# Ex.7.1 Q3 Cubes and Cube Roots - NCERT Maths Class 8

## Question

Find the smallest number by which each of the following numbers must be divided to obtain a perfect cube.

(i) \(81\)

(ii) \(128\)

(iii) \(135\)

(iv) \(192\)

(v) \(704\)

## Text Solution

**What is unknown?**

To find the smallest number by which a given number must be divided to obtain a perfect cube.

**Reasoning:**

A number is a perfect cube only when each factor in the prime factorization is grouped in triples.
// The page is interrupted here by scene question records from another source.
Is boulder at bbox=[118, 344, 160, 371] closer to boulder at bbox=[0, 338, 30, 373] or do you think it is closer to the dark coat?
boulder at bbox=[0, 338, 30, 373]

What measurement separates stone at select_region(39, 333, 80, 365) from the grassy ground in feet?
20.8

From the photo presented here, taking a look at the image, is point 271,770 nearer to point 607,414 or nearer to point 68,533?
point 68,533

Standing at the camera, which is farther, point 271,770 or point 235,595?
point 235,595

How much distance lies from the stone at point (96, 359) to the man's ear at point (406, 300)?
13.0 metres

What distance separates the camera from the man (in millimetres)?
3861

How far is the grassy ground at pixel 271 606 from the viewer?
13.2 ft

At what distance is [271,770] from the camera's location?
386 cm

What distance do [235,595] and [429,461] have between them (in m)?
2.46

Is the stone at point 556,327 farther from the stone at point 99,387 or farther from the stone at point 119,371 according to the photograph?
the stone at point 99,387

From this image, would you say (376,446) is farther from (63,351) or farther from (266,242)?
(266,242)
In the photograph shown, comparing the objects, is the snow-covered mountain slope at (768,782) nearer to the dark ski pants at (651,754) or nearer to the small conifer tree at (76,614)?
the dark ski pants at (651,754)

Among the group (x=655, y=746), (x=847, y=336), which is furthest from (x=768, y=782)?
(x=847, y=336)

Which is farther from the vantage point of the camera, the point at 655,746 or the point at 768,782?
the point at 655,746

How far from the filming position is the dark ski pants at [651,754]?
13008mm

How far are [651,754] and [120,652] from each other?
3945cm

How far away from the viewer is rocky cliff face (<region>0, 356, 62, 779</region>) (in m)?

Using this concept smallest number to be multiplied can be obtained.

(i)

\[\begin{align}81 &= \underline {3 \times 3 \times 3} \times 3\\81 &= {3^3} \times 3\end{align}\]

Here, the prime factor \(3\) is not present as triples.

Hence, we divide by \(81\) by \(3,\) so that the obtained number becomes a perfect cube.

Thus,

\(\begin{align}81 \div 3 = 27 = {3^3}\end{align}\) is a perfect cube.

Hence the smallest number by which \(81\) should be divided to make a perfect cube is \(3\).

(ii)

\[\begin{align}128& = \underline {2 \times 2 \times 2} \times \underline {2 \times 2 \times 2} \times 2\\128 &= {2^3} \times {2^3} \times 2\end{align}\]

Here,the prime factors \(2\) is not present as triples.

Hence, we divide \( 128\) by \(2,\) so that the obtained number becomes a perfect cube.

\(\begin{align}128 \div 2 = 64 = {2^3} \times {2^3} = {4^3}\end{align}\) is a perfect cube.

Hence the smallest number by which \(128\) should be divided to make a perfect cube is \(2\).

(iii)

\[\begin{align}135 &= 5 \times \underline {3 \times 3 \times 3} \\135 &= {5^1} \times {3^3}\end{align}\]

Here, the prime factors \(5\) is not present as triples.

Hence, we divide \(135\) by \(5,\) so that the obtained number becomes a perfect cube.

\(\begin{align}135 \div 5 = 27 = {3^3}\end{align}\) is a perfect cube.

Hence the smallest number by which \(135\) should be divided to make a perfect cube is \(5\).

(iv)

\[\begin{align}192 &= \underline {2 \times 2 \times 2} \times \underline {2 \times 2 \times 2} \times 3\\192 &= {2^3} \times {2^3} \times 3\end{align}\]

Here,the prime factors \(3\) is not present as triples.

Hence, we divide \(192\) by \(3,\) so that the obtained number becomes a perfect cube.

\(\begin{align}192 \div 3 = 64 = {2^3} \times {2^3} = {4^3}\end{align}\) is a perfect cube.

Hence the smallest number by which \(192\) should be divided to make a perfect cube is \(3\).

(v)

\[\begin{align}704 &= \underline {2 \times 2 \times 2} \times \underline {2 \times 2 \times 2} \times 11\\704 &= {2^3} \times {2^3} \times 11\end{align}\]

Here, the prime factors \(11\) is not present as triples.

Hence, we divide \(704\) by \(11,\) so that the obtained number becomes a perfect cube.

\(\begin{align}704 \div 11 = 64 = {2^3} \times {2^3} = {4^3}\end{align}\) is a perfect cube.

Hence the smallest number by which \(704\) should be divided to make a perfect cube is \(11\).